■ Listed records:
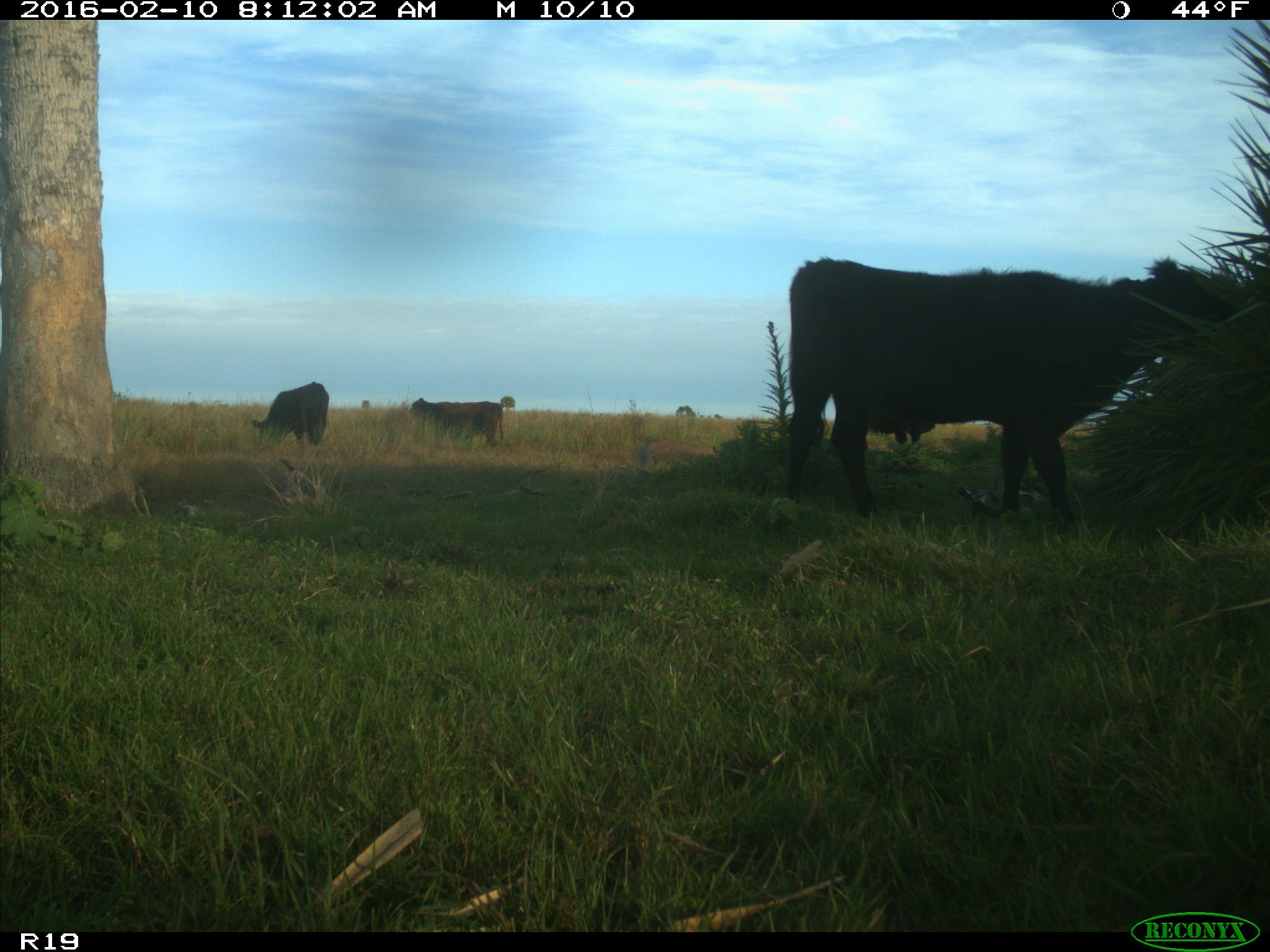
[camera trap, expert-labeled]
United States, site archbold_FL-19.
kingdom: Animalia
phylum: Chordata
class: Mammalia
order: Artiodactyla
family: Bovidae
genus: Bos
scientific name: Bos taurus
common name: domestic cow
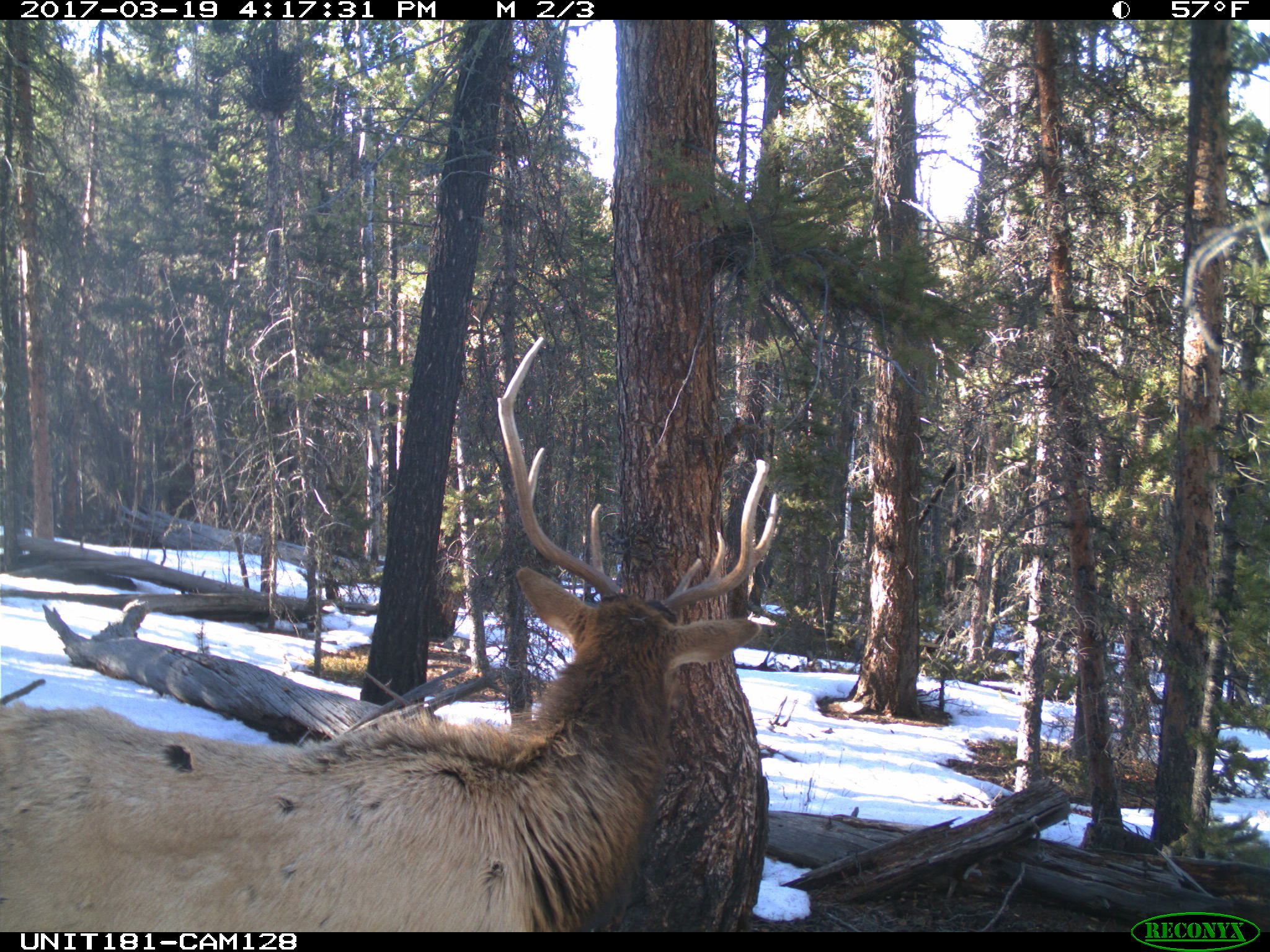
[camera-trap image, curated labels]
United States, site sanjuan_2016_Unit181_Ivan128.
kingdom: Animalia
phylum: Chordata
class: Mammalia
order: Artiodactyla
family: Cervidae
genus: Cervus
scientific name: Cervus elaphus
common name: red deer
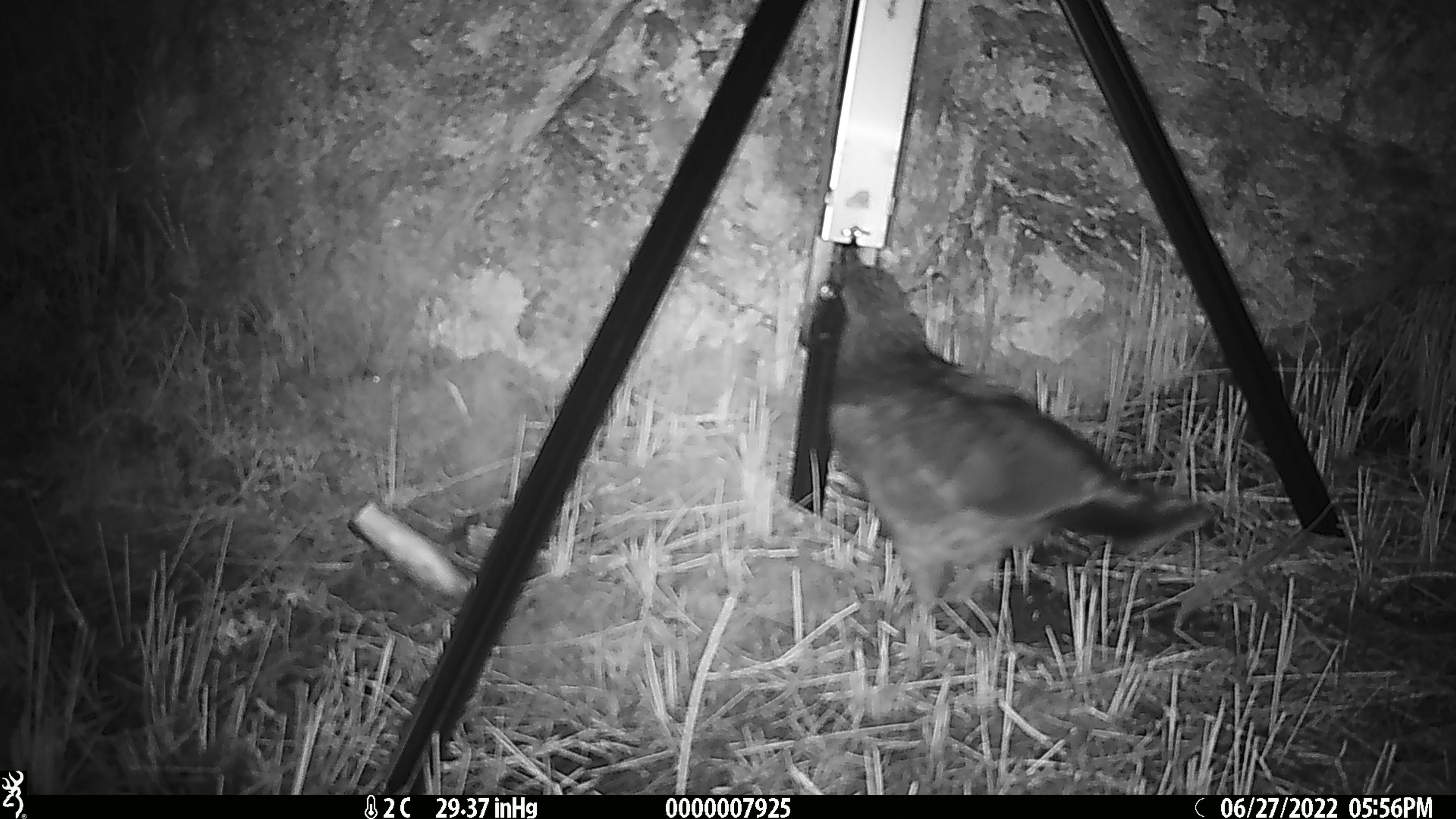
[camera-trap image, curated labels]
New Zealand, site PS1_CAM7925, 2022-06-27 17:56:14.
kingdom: Animalia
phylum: Chordata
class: Aves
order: Psittaciformes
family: Strigopidae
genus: Nestor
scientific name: Nestor notabilis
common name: kea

■ The problem:
Without any pictures, output the entries above exactly as they appear.

■ Result of this exercise:
[camera trap, expert-labeled]
United States, site archbold_FL-19.
kingdom: Animalia
phylum: Chordata
class: Mammalia
order: Artiodactyla
family: Bovidae
genus: Bos
scientific name: Bos taurus
common name: domestic cow
[camera-trap image, curated labels]
United States, site sanjuan_2016_Unit181_Ivan128.
kingdom: Animalia
phylum: Chordata
class: Mammalia
order: Artiodactyla
family: Cervidae
genus: Cervus
scientific name: Cervus elaphus
common name: red deer
[camera-trap image, curated labels]
New Zealand, site PS1_CAM7925, 2022-06-27 17:56:14.
kingdom: Animalia
phylum: Chordata
class: Aves
order: Psittaciformes
family: Strigopidae
genus: Nestor
scientific name: Nestor notabilis
common name: kea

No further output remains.